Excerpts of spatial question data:
_ _ _ _ _ _ _
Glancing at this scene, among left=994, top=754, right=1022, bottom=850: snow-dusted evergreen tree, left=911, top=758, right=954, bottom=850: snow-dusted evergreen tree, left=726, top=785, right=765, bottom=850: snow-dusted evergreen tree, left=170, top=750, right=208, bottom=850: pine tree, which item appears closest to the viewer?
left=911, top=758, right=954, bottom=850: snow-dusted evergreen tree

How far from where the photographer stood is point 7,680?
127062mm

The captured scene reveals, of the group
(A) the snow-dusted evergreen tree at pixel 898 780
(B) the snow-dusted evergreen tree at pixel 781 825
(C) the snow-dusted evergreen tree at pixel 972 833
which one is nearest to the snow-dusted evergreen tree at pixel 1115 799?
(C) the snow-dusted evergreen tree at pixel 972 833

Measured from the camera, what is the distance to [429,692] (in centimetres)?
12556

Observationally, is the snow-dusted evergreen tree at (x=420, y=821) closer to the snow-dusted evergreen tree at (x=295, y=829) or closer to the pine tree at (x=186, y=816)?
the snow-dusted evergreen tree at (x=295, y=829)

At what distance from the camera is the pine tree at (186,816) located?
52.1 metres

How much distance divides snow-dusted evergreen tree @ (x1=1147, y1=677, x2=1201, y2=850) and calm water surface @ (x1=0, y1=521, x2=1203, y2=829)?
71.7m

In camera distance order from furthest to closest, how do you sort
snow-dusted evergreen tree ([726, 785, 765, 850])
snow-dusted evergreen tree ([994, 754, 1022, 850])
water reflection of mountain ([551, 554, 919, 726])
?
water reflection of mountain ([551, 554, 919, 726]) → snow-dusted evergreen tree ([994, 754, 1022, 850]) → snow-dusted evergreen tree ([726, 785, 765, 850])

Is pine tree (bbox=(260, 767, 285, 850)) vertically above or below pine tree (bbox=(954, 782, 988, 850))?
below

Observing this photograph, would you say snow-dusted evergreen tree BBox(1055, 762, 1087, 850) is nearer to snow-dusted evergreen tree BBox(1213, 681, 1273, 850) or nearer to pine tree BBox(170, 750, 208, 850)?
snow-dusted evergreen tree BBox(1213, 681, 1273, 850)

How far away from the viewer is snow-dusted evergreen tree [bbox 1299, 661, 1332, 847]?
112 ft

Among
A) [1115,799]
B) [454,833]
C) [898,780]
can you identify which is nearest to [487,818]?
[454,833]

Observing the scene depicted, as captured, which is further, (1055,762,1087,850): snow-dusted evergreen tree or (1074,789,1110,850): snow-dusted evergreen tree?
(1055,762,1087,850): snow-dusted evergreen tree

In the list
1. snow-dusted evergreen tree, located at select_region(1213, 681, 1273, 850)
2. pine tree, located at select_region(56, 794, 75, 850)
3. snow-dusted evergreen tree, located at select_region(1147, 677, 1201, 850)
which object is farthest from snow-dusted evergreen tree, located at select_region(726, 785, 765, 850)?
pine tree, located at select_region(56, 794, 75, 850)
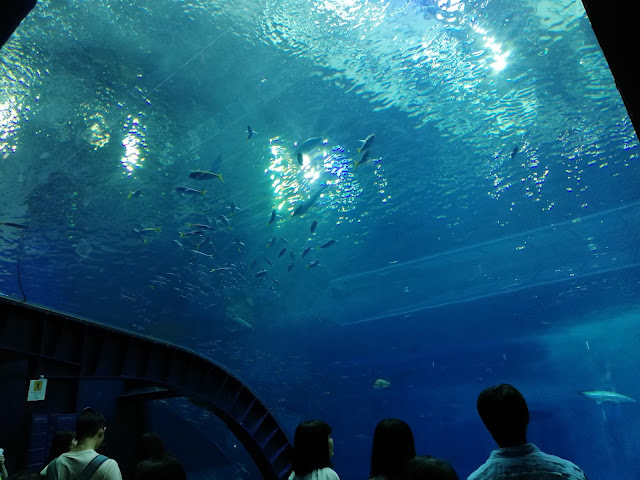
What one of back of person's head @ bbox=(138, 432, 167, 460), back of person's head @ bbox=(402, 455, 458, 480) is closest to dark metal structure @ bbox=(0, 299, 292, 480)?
back of person's head @ bbox=(138, 432, 167, 460)

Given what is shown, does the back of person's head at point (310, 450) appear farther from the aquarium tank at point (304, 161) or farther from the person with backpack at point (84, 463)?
the aquarium tank at point (304, 161)

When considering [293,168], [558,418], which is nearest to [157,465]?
[293,168]

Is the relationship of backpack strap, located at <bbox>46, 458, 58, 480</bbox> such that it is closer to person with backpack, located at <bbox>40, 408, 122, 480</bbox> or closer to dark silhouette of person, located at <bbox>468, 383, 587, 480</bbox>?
person with backpack, located at <bbox>40, 408, 122, 480</bbox>

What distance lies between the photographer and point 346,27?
31.9 ft

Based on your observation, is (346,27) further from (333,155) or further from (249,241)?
(249,241)

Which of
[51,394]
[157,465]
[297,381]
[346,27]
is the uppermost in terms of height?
[346,27]

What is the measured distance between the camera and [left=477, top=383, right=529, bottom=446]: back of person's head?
83.7 inches

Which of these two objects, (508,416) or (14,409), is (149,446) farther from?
(508,416)

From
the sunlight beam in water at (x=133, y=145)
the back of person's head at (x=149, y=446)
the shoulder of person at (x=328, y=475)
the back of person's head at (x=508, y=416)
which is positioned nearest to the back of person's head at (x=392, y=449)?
the shoulder of person at (x=328, y=475)

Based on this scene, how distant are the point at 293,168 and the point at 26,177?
328 inches

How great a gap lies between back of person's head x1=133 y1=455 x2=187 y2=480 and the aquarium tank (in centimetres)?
755

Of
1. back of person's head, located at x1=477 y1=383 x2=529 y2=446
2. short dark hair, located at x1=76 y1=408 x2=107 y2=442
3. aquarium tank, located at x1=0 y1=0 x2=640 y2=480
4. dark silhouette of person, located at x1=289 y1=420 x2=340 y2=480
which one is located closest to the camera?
back of person's head, located at x1=477 y1=383 x2=529 y2=446

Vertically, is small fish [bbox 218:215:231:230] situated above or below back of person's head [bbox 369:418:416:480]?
above

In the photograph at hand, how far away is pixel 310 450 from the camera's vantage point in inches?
110
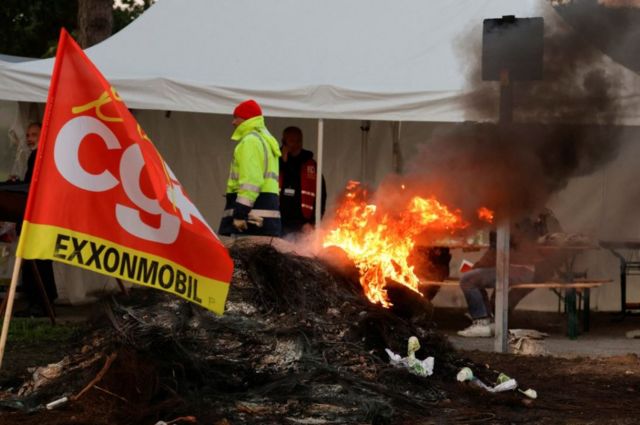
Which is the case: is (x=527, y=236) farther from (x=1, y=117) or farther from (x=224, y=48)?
(x=1, y=117)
_ _ _ _ _ _ _
#### [Task to complete]
Put the lines from the one containing "Which is the" through the end of the rows into a JSON list of strings, one string per line, skipping any blank lines.

#### [Task solution]
[
  "Which is the case: is (x=527, y=236) farther from (x=1, y=117) or farther from (x=224, y=48)?",
  "(x=1, y=117)"
]